Exercise: Juliana pigs need daily exercise. It’s recommended that your pig spend a couple hours outside each day in a fenced area where they can walk, run, graze, root and sun themselves. Walking them on a harness is great for exercise and socialization.
Harness and leashes: Juliana pigs should be harness and leash trained so it is easier to take them places. Since collars can easily crush a pig’s trachea, they should never be used. Harnesses should be removed when not in use to prevent irritation to the pigs’ skin. Step-in, figure 8 type harnesses make it easy to place on your pig. As with everything else, it takes a little time for your piglet to get used to the harness and will eventually welcome it.

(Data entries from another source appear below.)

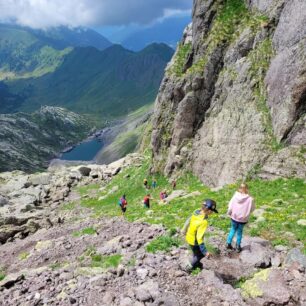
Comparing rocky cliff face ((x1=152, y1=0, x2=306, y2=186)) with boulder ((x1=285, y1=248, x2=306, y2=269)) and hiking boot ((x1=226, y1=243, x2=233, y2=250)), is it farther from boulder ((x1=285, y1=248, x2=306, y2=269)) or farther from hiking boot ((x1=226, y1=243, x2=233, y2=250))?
boulder ((x1=285, y1=248, x2=306, y2=269))

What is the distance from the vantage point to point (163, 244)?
61.5 ft

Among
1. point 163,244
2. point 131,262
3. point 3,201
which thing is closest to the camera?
point 131,262

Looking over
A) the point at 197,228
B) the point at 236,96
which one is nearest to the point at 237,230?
the point at 197,228

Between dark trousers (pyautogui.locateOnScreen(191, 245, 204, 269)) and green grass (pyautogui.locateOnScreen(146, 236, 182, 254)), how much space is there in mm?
2496

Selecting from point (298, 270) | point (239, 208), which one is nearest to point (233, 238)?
point (239, 208)

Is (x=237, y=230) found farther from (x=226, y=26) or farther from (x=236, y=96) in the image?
(x=226, y=26)

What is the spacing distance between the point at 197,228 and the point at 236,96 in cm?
3190

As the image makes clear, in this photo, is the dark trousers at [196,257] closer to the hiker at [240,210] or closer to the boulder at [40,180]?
the hiker at [240,210]

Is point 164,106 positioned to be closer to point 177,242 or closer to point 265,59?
point 265,59

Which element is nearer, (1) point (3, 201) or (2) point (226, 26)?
(2) point (226, 26)

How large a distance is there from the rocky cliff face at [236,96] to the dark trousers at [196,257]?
787 inches

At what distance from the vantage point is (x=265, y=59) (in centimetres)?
4228

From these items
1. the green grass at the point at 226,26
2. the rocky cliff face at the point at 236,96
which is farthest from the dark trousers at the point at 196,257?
the green grass at the point at 226,26

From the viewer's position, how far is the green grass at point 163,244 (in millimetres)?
18453
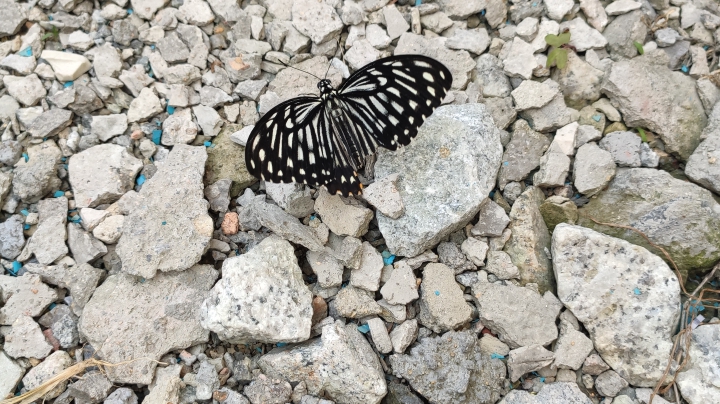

Spay and Neutering: If your Juliana pig is not intended for breeding, it must be spayed or neutered. Pet pigs are not good pets when they are hormonal. Females go into heat every 3 weeks, squeal for a male and urinate frequently, while males emit an offensive odor and develop froth around their mouths. Both sexes may try and hump your leg or your other pets, may have potty accidents, smell bad and are more prone to reproductive health problems. If not spayed or neutered, both males and females may grow tusks. You will notice that breeding pigs are usually kept outside or in a barn rather than in a home for these reasons. Juliana pigs that are spayed or neutered don't have these issues and make excellent pets. It's up to the individual vet, but usually males can be neutered at a few weeks of age while females must be a little older.